The Incandescent Light Bulb Freedom Act, which unanimously passed South Carolina’s Senate panel, would allow South Carolina manufacturers to continue to sell incandescent bulbs so long as they have “Made in South Carolina” on them and are sold only within the state. Other states have floated the idea, and last year Arizona passed a bill that would have done the same thing, but Governor Jan Brewer (R) vetoed the legislation…

The complaints of CFLs are fairly well known by now. Many consumers prefer the soft yellow lighting of incandescents to the unnatural, office-like white light of fluorescents. Other critics point out that CFLs do not work well in colder temperatures, so they emit less heat, forcing Americans to use their heaters more. Residents in houses with well-and-septic systems use the heat from incandescent bulbs to keep the water above freezing. Furthermore, CFLs do not work well with dimmer switches, and the lifespan of the bulb diminishes when turned off and on frequently.

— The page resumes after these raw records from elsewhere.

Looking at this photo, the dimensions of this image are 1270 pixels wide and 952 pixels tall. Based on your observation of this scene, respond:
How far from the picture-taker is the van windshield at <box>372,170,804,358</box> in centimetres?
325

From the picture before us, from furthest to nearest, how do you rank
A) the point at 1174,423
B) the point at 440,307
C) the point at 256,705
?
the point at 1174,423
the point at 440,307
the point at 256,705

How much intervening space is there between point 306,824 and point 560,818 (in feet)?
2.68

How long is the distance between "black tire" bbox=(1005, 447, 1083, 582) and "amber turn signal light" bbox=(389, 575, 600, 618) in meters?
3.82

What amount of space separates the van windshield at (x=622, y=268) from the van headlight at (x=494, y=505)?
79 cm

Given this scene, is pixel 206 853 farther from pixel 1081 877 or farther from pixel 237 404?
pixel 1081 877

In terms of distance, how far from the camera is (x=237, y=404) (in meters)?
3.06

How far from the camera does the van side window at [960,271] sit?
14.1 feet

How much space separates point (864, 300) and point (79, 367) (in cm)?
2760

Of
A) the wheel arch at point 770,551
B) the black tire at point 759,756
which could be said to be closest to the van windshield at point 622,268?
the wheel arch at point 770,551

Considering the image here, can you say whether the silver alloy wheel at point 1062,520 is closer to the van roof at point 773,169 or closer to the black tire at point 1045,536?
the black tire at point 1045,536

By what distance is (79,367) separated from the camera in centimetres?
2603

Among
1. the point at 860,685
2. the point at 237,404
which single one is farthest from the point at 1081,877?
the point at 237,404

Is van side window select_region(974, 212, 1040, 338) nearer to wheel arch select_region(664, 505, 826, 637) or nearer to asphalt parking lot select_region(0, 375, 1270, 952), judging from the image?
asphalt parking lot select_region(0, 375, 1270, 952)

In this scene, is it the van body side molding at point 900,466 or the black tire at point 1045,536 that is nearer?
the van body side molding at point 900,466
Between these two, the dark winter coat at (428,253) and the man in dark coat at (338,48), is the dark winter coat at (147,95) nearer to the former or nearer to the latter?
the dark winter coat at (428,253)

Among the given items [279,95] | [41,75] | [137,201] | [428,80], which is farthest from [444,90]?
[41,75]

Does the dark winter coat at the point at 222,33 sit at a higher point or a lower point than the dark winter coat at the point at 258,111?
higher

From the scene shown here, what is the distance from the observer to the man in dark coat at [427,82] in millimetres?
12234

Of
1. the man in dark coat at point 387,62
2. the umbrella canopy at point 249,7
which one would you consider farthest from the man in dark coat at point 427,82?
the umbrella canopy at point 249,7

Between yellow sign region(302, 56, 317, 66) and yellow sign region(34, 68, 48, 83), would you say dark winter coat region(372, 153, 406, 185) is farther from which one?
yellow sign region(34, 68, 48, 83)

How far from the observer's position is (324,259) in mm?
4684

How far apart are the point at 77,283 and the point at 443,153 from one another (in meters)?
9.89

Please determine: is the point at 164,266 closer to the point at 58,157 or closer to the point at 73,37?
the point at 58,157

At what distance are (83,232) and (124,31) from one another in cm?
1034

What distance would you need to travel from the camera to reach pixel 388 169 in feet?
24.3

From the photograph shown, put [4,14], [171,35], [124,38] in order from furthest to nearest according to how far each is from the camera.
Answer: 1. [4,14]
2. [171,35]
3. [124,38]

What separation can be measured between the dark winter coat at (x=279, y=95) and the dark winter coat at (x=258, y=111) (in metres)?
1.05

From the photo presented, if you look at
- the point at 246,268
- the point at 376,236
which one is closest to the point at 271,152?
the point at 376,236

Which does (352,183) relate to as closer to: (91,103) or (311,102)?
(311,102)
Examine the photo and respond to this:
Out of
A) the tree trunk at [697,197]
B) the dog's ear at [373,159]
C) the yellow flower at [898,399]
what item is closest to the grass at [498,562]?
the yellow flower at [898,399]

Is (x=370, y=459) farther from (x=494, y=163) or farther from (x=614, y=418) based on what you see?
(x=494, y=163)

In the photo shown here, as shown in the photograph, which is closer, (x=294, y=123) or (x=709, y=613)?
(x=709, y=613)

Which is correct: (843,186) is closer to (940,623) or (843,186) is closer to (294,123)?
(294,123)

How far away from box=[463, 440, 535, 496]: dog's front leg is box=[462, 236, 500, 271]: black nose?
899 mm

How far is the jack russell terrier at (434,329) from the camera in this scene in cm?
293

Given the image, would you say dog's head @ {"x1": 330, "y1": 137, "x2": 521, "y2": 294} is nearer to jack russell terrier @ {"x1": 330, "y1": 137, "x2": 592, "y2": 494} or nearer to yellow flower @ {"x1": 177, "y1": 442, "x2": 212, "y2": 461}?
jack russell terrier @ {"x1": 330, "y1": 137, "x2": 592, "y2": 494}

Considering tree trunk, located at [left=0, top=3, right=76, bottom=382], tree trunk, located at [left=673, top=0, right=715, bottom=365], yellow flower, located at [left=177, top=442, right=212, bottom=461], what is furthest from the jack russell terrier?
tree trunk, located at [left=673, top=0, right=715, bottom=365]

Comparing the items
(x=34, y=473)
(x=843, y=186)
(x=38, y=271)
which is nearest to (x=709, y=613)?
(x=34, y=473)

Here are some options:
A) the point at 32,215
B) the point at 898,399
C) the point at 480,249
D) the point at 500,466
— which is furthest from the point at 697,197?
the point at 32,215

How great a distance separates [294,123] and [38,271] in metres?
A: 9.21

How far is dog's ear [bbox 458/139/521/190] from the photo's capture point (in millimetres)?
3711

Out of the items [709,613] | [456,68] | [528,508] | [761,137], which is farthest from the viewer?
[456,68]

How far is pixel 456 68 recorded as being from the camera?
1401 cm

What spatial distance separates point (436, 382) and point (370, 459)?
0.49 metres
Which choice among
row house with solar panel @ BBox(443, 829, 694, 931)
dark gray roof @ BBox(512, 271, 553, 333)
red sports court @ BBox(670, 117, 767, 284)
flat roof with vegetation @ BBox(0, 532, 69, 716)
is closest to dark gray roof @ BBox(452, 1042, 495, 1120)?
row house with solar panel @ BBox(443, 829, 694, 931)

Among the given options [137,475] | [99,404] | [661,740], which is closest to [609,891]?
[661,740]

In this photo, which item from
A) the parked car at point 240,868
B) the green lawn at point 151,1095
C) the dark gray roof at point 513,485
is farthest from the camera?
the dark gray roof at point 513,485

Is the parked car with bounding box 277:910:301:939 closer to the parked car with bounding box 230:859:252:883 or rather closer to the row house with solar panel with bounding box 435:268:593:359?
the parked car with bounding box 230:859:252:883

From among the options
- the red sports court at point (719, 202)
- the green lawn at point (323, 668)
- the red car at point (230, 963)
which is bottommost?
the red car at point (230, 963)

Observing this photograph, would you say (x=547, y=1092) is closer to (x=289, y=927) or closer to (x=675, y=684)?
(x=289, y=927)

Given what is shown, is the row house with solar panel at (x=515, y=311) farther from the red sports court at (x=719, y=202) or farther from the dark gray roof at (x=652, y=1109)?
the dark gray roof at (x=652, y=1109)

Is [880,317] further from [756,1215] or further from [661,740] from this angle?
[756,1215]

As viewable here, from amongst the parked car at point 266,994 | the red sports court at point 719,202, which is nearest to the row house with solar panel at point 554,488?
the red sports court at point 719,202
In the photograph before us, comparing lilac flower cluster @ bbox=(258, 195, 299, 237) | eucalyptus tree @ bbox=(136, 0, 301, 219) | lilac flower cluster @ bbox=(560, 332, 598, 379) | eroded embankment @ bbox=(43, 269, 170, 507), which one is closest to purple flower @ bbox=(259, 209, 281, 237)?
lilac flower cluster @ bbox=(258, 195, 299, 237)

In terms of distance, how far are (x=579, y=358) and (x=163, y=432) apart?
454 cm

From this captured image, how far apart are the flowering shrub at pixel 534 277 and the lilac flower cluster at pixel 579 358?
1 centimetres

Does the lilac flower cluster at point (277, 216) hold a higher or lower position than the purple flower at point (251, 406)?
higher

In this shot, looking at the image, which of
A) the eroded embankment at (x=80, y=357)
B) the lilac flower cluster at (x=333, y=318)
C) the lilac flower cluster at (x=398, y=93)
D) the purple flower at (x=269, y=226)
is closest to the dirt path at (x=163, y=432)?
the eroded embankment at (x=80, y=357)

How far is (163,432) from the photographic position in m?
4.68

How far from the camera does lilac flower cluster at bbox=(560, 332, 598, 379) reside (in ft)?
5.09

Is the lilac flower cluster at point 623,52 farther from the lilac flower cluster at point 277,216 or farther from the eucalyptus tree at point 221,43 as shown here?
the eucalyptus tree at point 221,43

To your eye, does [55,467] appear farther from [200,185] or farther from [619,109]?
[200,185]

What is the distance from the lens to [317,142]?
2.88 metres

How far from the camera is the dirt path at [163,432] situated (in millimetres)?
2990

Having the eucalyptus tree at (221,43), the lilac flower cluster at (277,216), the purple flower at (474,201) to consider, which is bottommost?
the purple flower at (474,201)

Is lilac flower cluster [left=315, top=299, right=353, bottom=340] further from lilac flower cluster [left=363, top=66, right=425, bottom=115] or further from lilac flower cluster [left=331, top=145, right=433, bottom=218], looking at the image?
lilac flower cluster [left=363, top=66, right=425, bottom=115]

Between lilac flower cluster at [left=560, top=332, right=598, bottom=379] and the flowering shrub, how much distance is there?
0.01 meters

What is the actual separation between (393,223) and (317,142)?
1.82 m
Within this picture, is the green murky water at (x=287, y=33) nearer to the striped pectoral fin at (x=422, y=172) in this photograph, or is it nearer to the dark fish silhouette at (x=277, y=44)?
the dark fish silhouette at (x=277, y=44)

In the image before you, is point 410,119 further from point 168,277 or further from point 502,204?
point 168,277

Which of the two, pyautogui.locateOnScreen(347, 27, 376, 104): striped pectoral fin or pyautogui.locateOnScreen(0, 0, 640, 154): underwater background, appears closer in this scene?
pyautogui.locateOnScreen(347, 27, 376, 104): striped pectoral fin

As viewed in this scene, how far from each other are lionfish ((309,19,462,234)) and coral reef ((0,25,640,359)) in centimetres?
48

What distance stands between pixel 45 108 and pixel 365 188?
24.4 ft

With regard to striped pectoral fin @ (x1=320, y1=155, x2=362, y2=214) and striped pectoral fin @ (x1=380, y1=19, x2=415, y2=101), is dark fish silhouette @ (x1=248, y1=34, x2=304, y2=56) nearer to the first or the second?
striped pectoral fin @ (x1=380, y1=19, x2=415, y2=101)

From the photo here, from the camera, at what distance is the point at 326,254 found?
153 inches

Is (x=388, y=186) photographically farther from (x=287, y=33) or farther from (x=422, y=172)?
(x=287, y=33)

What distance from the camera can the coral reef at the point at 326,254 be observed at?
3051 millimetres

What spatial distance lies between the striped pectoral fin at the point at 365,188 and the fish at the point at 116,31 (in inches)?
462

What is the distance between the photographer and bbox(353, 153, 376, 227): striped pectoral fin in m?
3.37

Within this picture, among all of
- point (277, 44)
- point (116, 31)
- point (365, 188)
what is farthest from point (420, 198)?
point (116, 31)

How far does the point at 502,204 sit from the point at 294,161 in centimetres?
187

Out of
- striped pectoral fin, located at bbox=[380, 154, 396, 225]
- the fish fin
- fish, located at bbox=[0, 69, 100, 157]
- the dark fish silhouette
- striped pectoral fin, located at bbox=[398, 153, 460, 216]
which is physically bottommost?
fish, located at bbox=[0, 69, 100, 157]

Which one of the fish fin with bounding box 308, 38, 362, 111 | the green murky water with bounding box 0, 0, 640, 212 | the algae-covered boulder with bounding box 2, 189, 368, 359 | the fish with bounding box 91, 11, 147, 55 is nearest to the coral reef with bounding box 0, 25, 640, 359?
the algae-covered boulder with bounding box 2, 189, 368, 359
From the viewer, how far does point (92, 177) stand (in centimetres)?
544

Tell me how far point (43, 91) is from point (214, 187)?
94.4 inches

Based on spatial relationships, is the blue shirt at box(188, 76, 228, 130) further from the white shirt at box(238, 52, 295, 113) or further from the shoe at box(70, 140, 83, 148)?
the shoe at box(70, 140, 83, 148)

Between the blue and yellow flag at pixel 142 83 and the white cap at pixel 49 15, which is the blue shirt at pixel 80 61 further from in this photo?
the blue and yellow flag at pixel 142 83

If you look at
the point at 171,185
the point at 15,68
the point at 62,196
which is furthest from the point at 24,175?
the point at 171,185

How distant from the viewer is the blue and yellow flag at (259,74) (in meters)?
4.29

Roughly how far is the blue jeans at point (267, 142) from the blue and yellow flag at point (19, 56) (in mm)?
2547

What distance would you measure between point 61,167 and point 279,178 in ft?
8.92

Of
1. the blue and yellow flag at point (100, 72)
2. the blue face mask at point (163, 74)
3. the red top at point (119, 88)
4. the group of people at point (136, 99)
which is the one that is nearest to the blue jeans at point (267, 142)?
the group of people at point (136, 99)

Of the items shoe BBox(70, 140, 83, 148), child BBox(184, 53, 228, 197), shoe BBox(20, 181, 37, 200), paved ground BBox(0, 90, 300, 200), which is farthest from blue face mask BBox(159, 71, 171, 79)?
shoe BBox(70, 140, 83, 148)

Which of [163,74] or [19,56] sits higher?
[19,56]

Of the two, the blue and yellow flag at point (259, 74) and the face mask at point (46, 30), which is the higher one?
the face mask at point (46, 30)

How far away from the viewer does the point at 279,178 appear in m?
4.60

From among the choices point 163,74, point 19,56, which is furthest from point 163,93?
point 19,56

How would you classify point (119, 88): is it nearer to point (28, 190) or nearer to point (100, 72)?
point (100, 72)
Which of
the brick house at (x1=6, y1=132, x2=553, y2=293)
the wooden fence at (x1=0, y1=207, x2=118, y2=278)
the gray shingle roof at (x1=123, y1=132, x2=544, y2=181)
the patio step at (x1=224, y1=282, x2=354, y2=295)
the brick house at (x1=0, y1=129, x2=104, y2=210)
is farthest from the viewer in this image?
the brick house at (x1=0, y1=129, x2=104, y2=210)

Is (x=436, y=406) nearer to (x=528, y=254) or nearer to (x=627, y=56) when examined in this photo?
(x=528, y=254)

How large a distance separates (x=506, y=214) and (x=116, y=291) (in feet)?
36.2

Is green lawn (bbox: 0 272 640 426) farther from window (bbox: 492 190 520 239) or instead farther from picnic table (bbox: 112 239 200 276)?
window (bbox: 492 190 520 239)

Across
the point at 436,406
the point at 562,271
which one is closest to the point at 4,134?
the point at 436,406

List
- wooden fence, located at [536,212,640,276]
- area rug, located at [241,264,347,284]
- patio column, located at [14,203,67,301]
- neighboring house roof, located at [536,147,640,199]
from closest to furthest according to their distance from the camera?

And they’re more expensive. But that’s all right, says the Department of Energy, because they use less energy than incandescents and last longer. Although, as I mentioned on C-SPAN last week, studies have shown that the energy savings from CFLs aren’t as great as initially purported. California utilities have spent nearly $550 million to subsidize CFL bulbs for its consumers, and these utilities were eager to see what kind of savings they were getting to subsidize bulb purchases. It turned out that the savings weren’t nearly as high as the electric utility PG&E thought they would be.